---------- Provided material ----------

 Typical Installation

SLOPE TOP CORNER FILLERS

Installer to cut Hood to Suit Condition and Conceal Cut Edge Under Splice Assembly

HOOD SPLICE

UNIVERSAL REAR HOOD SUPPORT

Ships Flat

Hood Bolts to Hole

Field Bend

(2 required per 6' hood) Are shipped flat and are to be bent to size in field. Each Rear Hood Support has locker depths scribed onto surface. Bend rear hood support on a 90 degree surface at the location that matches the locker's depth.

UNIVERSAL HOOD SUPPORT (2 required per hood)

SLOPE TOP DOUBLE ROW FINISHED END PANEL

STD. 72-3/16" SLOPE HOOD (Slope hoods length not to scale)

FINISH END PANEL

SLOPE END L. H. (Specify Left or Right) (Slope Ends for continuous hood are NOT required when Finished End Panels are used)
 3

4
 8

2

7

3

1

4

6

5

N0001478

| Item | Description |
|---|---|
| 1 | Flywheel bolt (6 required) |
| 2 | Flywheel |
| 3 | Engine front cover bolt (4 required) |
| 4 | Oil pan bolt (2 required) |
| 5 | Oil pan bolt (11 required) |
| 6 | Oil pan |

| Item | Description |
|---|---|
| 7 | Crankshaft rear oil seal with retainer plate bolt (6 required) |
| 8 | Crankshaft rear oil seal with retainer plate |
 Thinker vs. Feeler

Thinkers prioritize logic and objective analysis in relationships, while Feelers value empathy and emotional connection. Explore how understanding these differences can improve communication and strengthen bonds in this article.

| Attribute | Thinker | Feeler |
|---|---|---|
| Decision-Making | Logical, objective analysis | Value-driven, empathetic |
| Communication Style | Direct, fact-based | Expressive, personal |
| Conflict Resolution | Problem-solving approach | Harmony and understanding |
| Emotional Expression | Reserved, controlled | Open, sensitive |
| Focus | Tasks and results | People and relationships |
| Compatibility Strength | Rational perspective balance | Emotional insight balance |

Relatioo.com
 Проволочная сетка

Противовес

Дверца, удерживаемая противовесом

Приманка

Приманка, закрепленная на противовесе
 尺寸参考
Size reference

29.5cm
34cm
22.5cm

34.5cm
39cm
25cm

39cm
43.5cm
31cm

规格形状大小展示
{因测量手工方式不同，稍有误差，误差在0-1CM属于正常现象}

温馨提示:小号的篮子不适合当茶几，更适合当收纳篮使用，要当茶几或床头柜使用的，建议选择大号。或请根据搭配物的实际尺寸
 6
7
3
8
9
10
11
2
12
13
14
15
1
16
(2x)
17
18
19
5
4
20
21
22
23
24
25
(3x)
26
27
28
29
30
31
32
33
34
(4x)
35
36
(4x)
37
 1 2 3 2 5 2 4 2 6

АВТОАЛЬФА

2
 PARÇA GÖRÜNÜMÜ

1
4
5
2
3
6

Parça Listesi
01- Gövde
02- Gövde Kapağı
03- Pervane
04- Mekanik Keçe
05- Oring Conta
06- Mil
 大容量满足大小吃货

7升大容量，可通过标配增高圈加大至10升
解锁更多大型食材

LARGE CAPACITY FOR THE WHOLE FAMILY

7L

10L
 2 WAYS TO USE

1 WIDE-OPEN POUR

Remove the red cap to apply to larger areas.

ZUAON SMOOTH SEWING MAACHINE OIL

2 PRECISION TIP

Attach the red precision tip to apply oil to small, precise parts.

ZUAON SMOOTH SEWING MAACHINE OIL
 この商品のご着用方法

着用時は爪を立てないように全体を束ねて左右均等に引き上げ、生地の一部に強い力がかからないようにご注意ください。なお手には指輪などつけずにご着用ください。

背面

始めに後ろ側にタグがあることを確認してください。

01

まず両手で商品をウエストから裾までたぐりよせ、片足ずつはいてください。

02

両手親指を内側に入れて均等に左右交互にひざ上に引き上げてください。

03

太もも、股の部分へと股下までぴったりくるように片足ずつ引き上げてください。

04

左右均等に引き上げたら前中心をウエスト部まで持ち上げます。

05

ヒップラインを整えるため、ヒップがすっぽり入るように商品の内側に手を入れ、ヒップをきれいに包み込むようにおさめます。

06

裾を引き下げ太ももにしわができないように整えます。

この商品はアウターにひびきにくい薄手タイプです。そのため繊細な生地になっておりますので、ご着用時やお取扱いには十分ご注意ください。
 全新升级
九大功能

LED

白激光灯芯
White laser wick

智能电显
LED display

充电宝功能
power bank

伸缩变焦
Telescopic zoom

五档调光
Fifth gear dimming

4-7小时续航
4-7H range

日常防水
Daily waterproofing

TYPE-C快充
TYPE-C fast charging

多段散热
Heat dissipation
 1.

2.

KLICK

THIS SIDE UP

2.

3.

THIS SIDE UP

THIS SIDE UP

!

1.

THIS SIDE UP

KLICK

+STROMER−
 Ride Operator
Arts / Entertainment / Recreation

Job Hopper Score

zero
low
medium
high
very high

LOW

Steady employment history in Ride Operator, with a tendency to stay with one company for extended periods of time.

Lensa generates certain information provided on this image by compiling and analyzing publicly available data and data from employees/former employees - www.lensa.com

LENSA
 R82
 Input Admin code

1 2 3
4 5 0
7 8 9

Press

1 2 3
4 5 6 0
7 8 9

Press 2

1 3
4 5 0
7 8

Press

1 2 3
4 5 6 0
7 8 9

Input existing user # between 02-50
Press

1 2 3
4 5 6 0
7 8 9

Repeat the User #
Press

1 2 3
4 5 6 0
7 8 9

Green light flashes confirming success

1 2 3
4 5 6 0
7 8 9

----------

### Assignment
Go over the listing above and return each line with "Bend".

### Solution to the exercise
Field Bend
(2 required per 6' hood) Are shipped flat and are to be bent to size in field. Each Rear Hood Support has locker depths scribed onto surface. Bend rear hood support on a 90 degree surface at the location that matches the locker's depth.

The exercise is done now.